Member of the National Assembly for Meurthe-et-Moselle
- In office 1945–1958

Personal details
- Born: 14 May 1914 Strasbourg, Alsace, German Empire
- Died: 2 August 2006 (aged 92) Paris, France
- Relatives: Blandine Kriegel (daughter) Alexandre Adler

= Maurice Kriegel-Valrimont =

French resistance member

Maurice Kriegel-Valrimont (14 May 1914 – 2 August 2006) was a militant communist who took part in the French Resistance during the Second World War, and a French politician. Along with Général Leclerc and Henri Rol-Tanguy, he accepted the surrender of Dietrich von Choltitz at the Liberation of Paris.

==Early years==
He was born Maurice Kriegel in Strasbourg to a Jewish family with central European origins. He studied law at the University of Strasbourg, and then became legal adviser to an insurance company after a move to Paris in 1936.

== 1930s and the outbreak of war ==
During the period of the Popular Front, Kriegel became a trade union activist. He headed the organisation in the insurance sector of the Confédération générale du travail (CGT), and he was also active in the Mouvement Jeunes Communistes de France (MJCF).

Not having been called up in 1939 due to ill health, he moved to Toulouse in the unoccupied zone.

==Resistance activities==
In early 1942, he was approached by leaders of a left-wing resistance organisation, and he went on to play a leading role in setting up an embryonic paramilitary section. During the resistance he adopted the pseudonym Valrimont, among others. When arrested in Lyon on 15 March 1942, his knowledge of German as a native of Alsace allowed him to conceal his true identity from his interrogators, and he thus faced only minor charges. On 24 May he escaped from prison with several colleagues and resumed his activities, organising sabotage in factories and opposing the drafting of French labour for the German war effort. By 1944, the resistance had complex coordination structures including a military action committee (Comac) which directed the French Forces of the Interior (FFI). As a member of Comac, Kriegel was at the very top of the resistance.

At the moment of the Normandy landings, Kriegel supported an immediate internal uprising of the French population. This was in contrast with the attitude of General Charles de Gaulle, whose strategy was tied to close cooperation with the allies. When street fighting broke out in Paris on 19 August, de Gaulle's representatives negotiated a truce with the German commander. Kriegel and Henri Rol-Tanguy, the communist leader of the FFI in the city, denounced this. When the allied troops led by General Leclerc arrived in the city, Kriegel was one of the three leaders of the resistance who received the surrender of the German military governor of Paris, General Dietrich von Choltitz, on 25 August 1944.

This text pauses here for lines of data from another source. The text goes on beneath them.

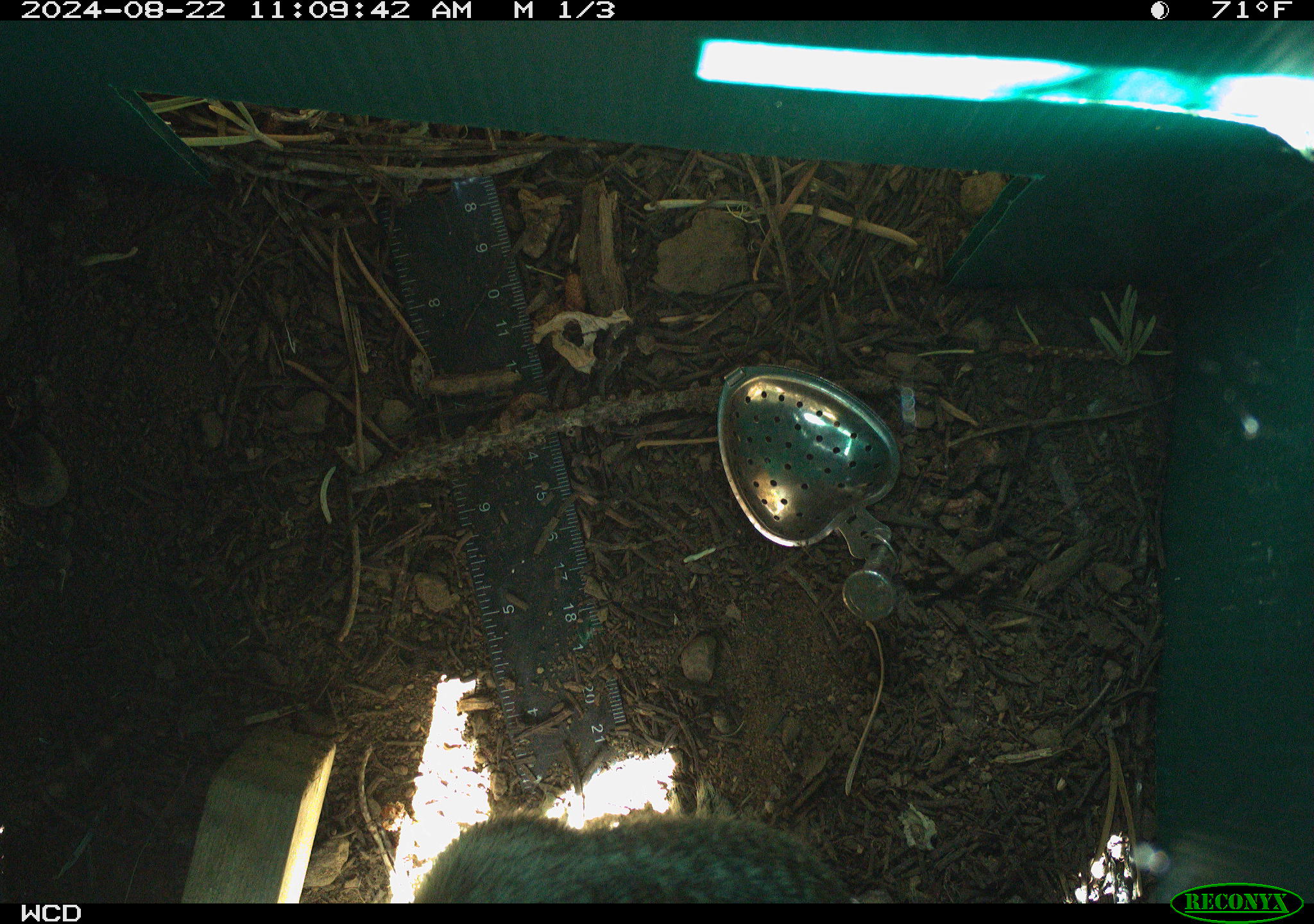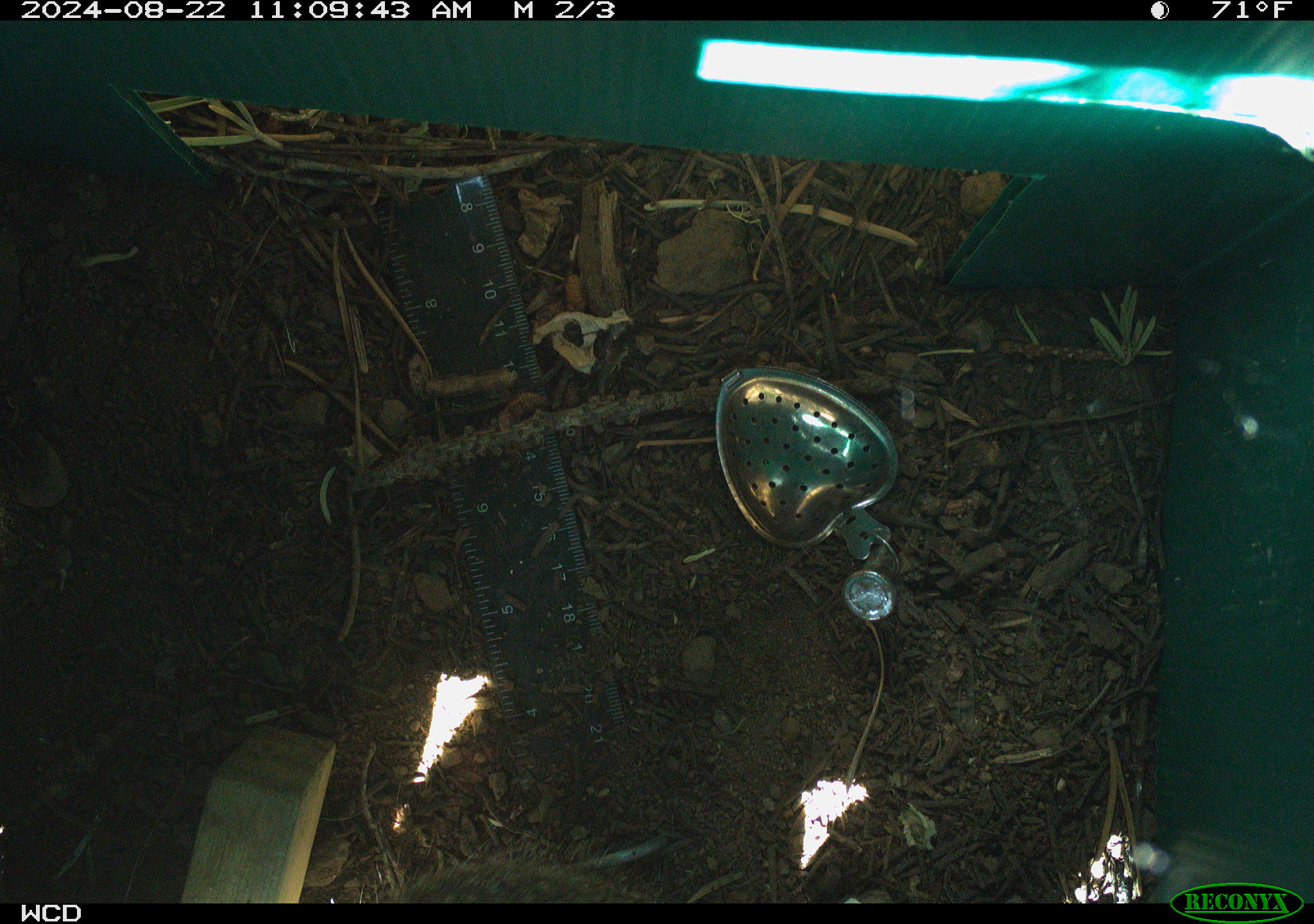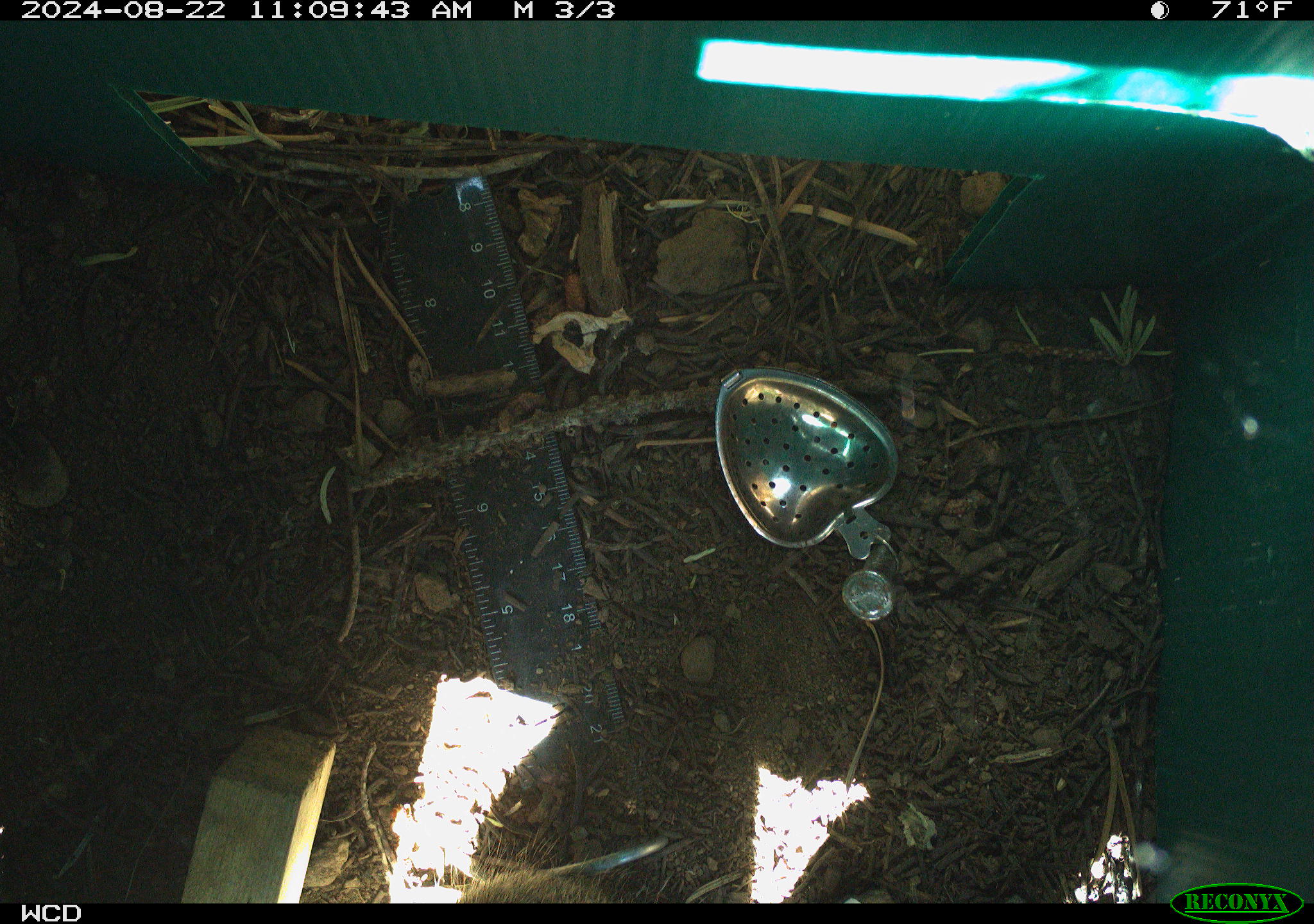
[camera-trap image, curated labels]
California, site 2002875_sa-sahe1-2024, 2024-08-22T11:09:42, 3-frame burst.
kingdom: Animalia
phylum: Chordata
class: Mammalia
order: Rodentia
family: Sciuridae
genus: Otospermophilus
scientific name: Otospermophilus beecheyi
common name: california ground squirrel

== Complex relationship with PCF ==
Maurice Kriegel-Valrimont, as he was now known, formally joined the French Communist Party (PCF) after the war and was elected to parliament in 1945 to represent an Alsace constituency. From 1947 onward, he was a member of the party's central committee, and was given responsibility for its press bureau. In 1952, André Marty and Charles Tillon were excluded from the direction of the PCF. Maurice Kriegel-Valrimont voted for their exclusion but later wrote in his memoirs: "When I ask myself questions about my life, it is the only point where I find no excuses."

After Nikita Khrushchev's 1956 denunciation of the crimes of Joseph Stalin, Kriegel tried to get the French communist party to adopt a more liberal line. This resulted in his disgrace, and he left the party in 1961, finding employment as an administrator in the social security system.

==Other==
Maurice Kriegel-Valrimont was the father of the president of Haut Conseil à l'intégration (high council on immigration), Blandine Kriegel, the father-in-law of journalist Alexandre Adler and the brother-in-law of historian Annie Kriegel.

He died of a pulmonary embolism at the age of 92 in Paris, France in 2006.